## Given passage
┏━━
New-York Historical Society
170 Central Park West
New York, NY 10024
Phone: (212) 873-3400

© 2011 New-York Historical Society

Collection processed by Susan Kriete

This finding aid was produced using the Archivists' Toolkit on June 01, 2015
Description is in English

Biographical/Historical note

The MacDowell Club of New York City was founded in 1905 in honor of composer Edward MacDowell, and became a significant force in the artistic and cultural life of the city until it disbanded in 1942.

Edward MacDowell (1860-1908) was one of the first American composers to achieve international fame. Born in New York City, he studied music abroad and eventually returned to New York to serve as the first professor of music at Columbia University in 1896. He resigned in 1904, as a result of disagreement about the role of the music department. After his much-publicized departure, MacDowell's mental and physical health declined rapidly. A handsom cab accident contributed to his growing dementia, and in 1908 MacDowell died at the age of 48.
┗━━
## Dataset section
┏━━
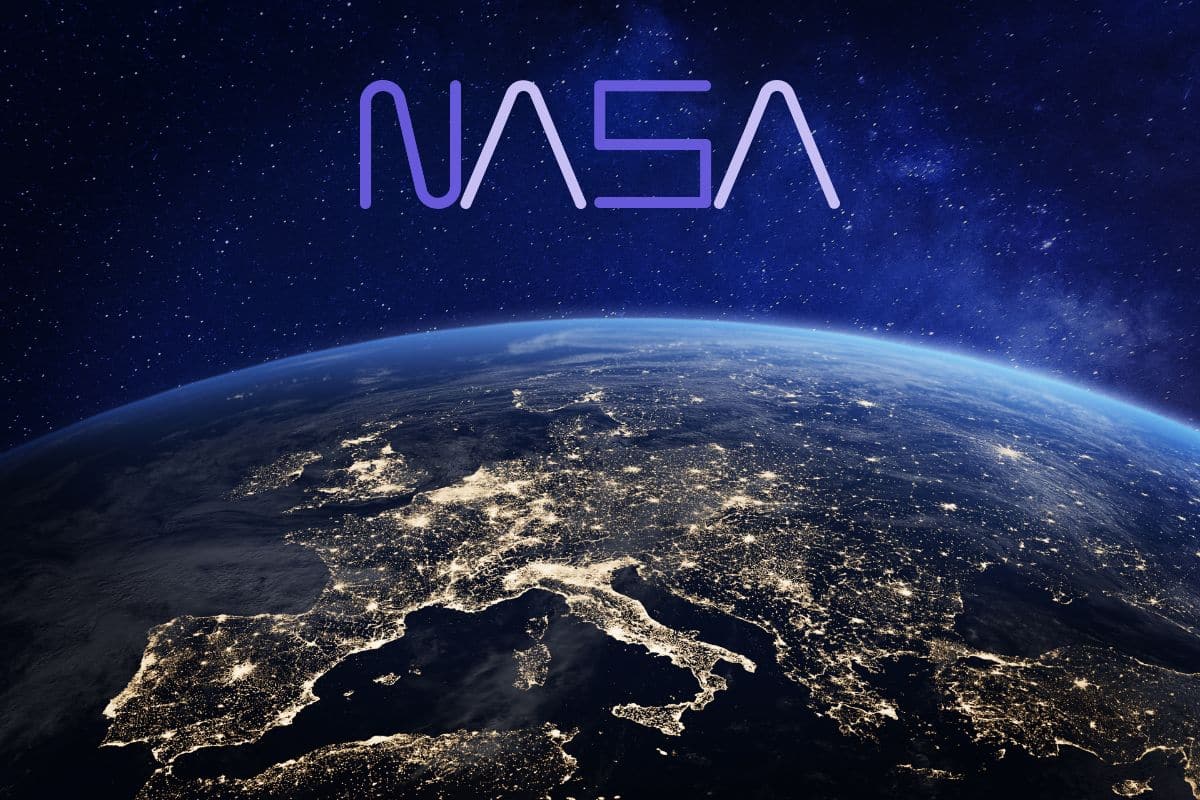 NASA e Netflix streaming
┗━━
## To-do item A
Copy the passage in the MacDowell Club note from "This finding aid" to "disbanded in 1942.".
## To-do item B
List every distinct year mentioned in the Biographical/Historical note section of the MacDowell Club note.
## To-do item C
According to the MacDowell Club note, why did Edward MacDowell resign from Columbia University?

## Answer space A
This finding aid was produced using the Archivists' Toolkit on June 01, 2015
Description is in English

Biographical/Historical note

The MacDowell Club of New York City was founded in 1905 in honor of composer Edward MacDowell, and became a significant force in the artistic and cultural life of the city until it disbanded in 1942.

## Answer space B
1905, 1942, 1860, 1908, 1896, 1904

## Answer space C
He resigned because of a disagreement about the role of the music department.